Immunohistochemical analysis for osteogenic markers such as osteopontin and DMP1 did not show much difference between fibrous dysplasia and ossifying fibroma; however, osteocalcin immunohistochemistry demonstrated a marked difference between the two. Osteopontin, osteocalcin, and DMP1 are abundant noncollagenous proteins of the normal bone matrix.23, 24, 25 Osteocalcin, the most abundant noncollagenous protein,24 is distributed throughout normal bone25 and has been shown by gene knockout technology to be a negative regulator of bone formation.26 The abundance of osteocalcin in fibrous dysplasia and its deficiency in ossifying fibroma suggests that the calcified material in fibrous dysplasia is more similar to normal bone than that in ossifying fibroma. This marked difference may indicate differences in bone formation and osteoblast differentiation between the two lesions.

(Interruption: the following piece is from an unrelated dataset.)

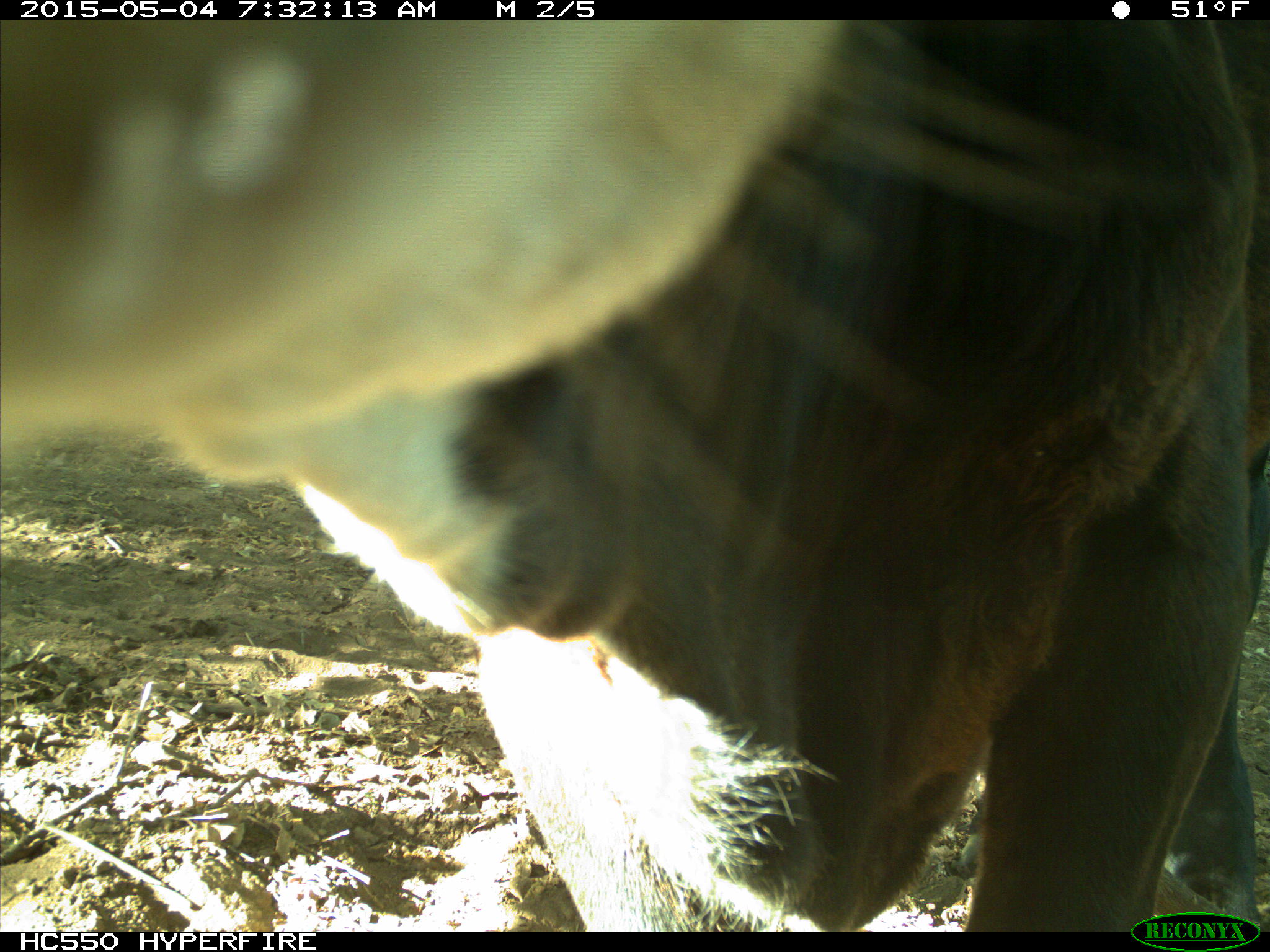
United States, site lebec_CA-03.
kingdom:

Analysis of GNAS mutations at the Arg201 codon was found to be useful in distinguishing between ossifying fibroma and fibrous dysplasia. The somatic nature of the mutations in fibrous dysplasia makes their identification difficult, because the mutations are not present in all cells of affected patients, even within affected organs. Therefore, a PNA-clamping method was employed in the present study.15, 20 Sequencing of the PCR-amplified fragments confirmed the accuracy of the PCR analysis using PNA, suggesting that the PCR analysis used in the present study may be a useful and easily available method for detecting GNAS mutations at the Arg201 codon.

Alterations in the tumor suppressor gene HPRT2 in ossifying fibroma have recently been reported.27 Direct sequencing of the HPRT2 revealed mutations in two out of the four cases of ossifying fibroma.27 These findings indicate that the HPRT2 mutation is not common in the development of ossifying fibroma, and therefore may not be used as a marker for diagnosis.

In conclusion, fibrous dysplasia and ossifying fibroma are similar disease entities in that both show markers consistent with the osteogenic lineage in their stromal fibroblast-like cells. They are distinct, however, in the precise composition of bone matrix, as shown by osteocalcin immunohistochemistry. Finally, PCR analysis with PNA for GNAS mutations at the Arg201 codon is a potentially useful method to differentiate between the two.